> _THE EXERCISE_
Write out precisely the lines beginning with the line that contains "How far is (549,236)" and ending with the last line of the entries, and no other lines.

> _Image and question records_
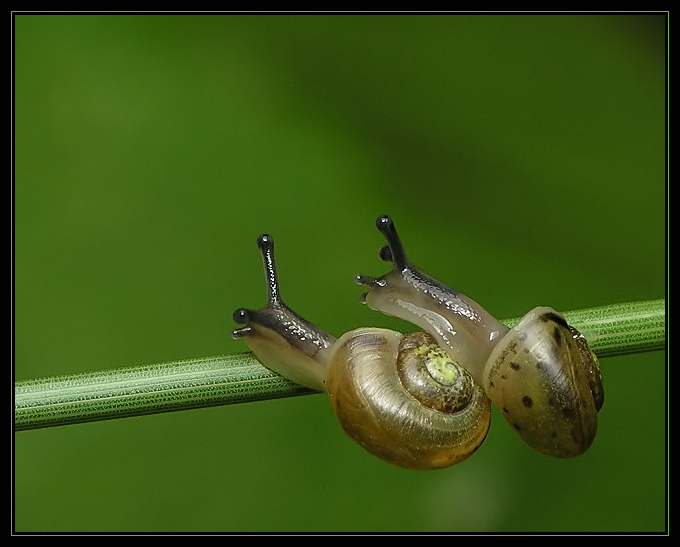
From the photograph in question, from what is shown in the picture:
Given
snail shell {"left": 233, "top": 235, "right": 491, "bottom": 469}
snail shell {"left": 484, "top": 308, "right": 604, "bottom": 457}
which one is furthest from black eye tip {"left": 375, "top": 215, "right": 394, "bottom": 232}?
snail shell {"left": 484, "top": 308, "right": 604, "bottom": 457}

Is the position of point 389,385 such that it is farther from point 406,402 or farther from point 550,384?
point 550,384

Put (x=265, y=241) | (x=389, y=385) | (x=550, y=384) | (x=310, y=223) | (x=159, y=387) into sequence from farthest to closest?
(x=310, y=223) < (x=265, y=241) < (x=389, y=385) < (x=550, y=384) < (x=159, y=387)

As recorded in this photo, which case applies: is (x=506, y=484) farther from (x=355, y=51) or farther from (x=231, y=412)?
(x=355, y=51)

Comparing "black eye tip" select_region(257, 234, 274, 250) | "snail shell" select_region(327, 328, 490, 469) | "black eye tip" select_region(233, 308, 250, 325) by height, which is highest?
"black eye tip" select_region(257, 234, 274, 250)

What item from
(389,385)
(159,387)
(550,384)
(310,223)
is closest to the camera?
(159,387)

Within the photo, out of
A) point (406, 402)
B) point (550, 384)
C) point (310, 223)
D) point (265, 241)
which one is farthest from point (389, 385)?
point (310, 223)

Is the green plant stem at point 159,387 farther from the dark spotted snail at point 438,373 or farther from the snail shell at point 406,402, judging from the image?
the snail shell at point 406,402

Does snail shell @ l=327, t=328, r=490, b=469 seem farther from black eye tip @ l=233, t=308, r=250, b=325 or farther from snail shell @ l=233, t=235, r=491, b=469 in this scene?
black eye tip @ l=233, t=308, r=250, b=325
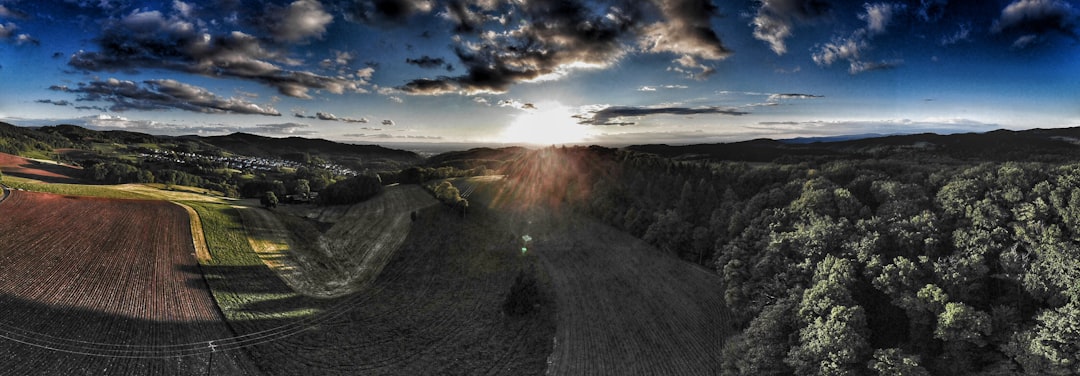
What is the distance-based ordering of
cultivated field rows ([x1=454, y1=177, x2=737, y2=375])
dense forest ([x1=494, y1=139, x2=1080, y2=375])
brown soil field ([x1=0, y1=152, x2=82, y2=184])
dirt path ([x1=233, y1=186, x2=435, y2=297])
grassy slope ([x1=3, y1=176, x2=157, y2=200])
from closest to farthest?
dense forest ([x1=494, y1=139, x2=1080, y2=375])
cultivated field rows ([x1=454, y1=177, x2=737, y2=375])
dirt path ([x1=233, y1=186, x2=435, y2=297])
grassy slope ([x1=3, y1=176, x2=157, y2=200])
brown soil field ([x1=0, y1=152, x2=82, y2=184])

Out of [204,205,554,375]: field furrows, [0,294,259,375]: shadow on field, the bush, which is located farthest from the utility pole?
the bush

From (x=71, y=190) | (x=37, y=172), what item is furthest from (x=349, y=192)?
(x=37, y=172)

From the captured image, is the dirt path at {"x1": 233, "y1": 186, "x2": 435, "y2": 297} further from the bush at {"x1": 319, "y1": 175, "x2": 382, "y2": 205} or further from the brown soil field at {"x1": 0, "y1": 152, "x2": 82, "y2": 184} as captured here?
the brown soil field at {"x1": 0, "y1": 152, "x2": 82, "y2": 184}

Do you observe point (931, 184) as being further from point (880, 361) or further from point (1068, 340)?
point (880, 361)

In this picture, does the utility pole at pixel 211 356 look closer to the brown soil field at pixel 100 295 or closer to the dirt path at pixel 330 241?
the brown soil field at pixel 100 295

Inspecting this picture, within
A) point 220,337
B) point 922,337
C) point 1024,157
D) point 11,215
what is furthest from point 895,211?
point 11,215

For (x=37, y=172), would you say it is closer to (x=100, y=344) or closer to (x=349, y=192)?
(x=349, y=192)
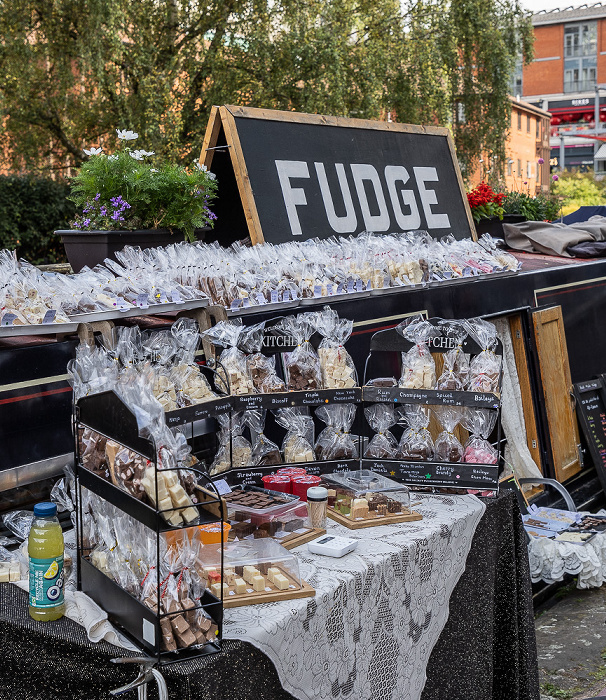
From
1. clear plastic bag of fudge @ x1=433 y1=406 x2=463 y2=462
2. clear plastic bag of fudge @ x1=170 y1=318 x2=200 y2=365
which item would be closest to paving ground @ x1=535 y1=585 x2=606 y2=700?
clear plastic bag of fudge @ x1=433 y1=406 x2=463 y2=462

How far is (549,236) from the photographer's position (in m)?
7.64

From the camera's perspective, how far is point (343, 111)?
14555mm

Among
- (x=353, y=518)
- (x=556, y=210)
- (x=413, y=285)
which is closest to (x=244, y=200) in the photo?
(x=413, y=285)

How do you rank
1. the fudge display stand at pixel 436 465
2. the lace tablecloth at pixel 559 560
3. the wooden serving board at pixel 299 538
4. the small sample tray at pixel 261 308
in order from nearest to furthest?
the wooden serving board at pixel 299 538 → the fudge display stand at pixel 436 465 → the small sample tray at pixel 261 308 → the lace tablecloth at pixel 559 560

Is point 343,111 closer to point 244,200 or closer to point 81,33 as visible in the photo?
point 81,33

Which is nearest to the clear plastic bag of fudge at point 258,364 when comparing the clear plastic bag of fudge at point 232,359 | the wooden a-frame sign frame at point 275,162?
the clear plastic bag of fudge at point 232,359

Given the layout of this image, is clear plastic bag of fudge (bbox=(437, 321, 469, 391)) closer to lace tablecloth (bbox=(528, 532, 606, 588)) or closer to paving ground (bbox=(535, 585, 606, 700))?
paving ground (bbox=(535, 585, 606, 700))

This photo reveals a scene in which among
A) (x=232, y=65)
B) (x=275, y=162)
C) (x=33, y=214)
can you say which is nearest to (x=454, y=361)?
(x=275, y=162)

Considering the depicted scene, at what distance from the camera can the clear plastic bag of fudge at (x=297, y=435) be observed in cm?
345

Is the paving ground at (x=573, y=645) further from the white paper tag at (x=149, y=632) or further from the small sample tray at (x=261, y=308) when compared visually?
the white paper tag at (x=149, y=632)

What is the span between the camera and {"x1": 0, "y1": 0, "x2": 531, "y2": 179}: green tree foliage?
1348cm

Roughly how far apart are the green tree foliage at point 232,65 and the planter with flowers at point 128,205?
9.09 metres

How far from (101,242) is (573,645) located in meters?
3.48

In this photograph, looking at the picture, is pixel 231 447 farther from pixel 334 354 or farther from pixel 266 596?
pixel 266 596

> _TASK RESPONSE_
How far is (549,236) from the photographer's position (in m)?
7.64

From the camera's perspective, how far is point (343, 111)?
14555mm

Among
- (x=353, y=518)
- (x=556, y=210)
- (x=413, y=285)
which is closest to (x=244, y=200) in the photo?
(x=413, y=285)

How do you rank
1. the fudge display stand at pixel 436 465
2. the lace tablecloth at pixel 559 560
3. the wooden serving board at pixel 299 538
4. the small sample tray at pixel 261 308
in order from nearest to furthest?
the wooden serving board at pixel 299 538 → the fudge display stand at pixel 436 465 → the small sample tray at pixel 261 308 → the lace tablecloth at pixel 559 560

Is point 343,111 closer to point 244,200 or closer to point 81,33 as visible in the photo?
point 81,33

Which is nearest to the clear plastic bag of fudge at point 258,364 when comparing the clear plastic bag of fudge at point 232,359 | the wooden a-frame sign frame at point 275,162?
the clear plastic bag of fudge at point 232,359

Given the layout of this image, is clear plastic bag of fudge (bbox=(437, 321, 469, 391)) closer to lace tablecloth (bbox=(528, 532, 606, 588)) or closer to paving ground (bbox=(535, 585, 606, 700))?
paving ground (bbox=(535, 585, 606, 700))

This photo reveals a scene in which among
A) (x=232, y=65)
B) (x=275, y=162)
C) (x=33, y=214)
can you say which is nearest to (x=454, y=361)?
(x=275, y=162)

Considering the depicted scene, at what distance from the camera can the clear plastic bag of fudge at (x=297, y=435) be observed in cm?
345

Is the paving ground at (x=573, y=645) further from the white paper tag at (x=149, y=632) or further from the small sample tray at (x=261, y=308) when compared visually?
the white paper tag at (x=149, y=632)

What is the span between the camera and {"x1": 0, "y1": 0, "x2": 531, "y2": 179}: green tree foliage?
1348cm

Roughly how far apart are the green tree foliage at point 232,65 and the planter with flowers at point 128,205?
9.09 metres

How far from (101,242) is (573,645) located in meters?
3.48

In this photograph, looking at the picture, is pixel 231 447 farther from pixel 334 354 or farther from pixel 266 596?
pixel 266 596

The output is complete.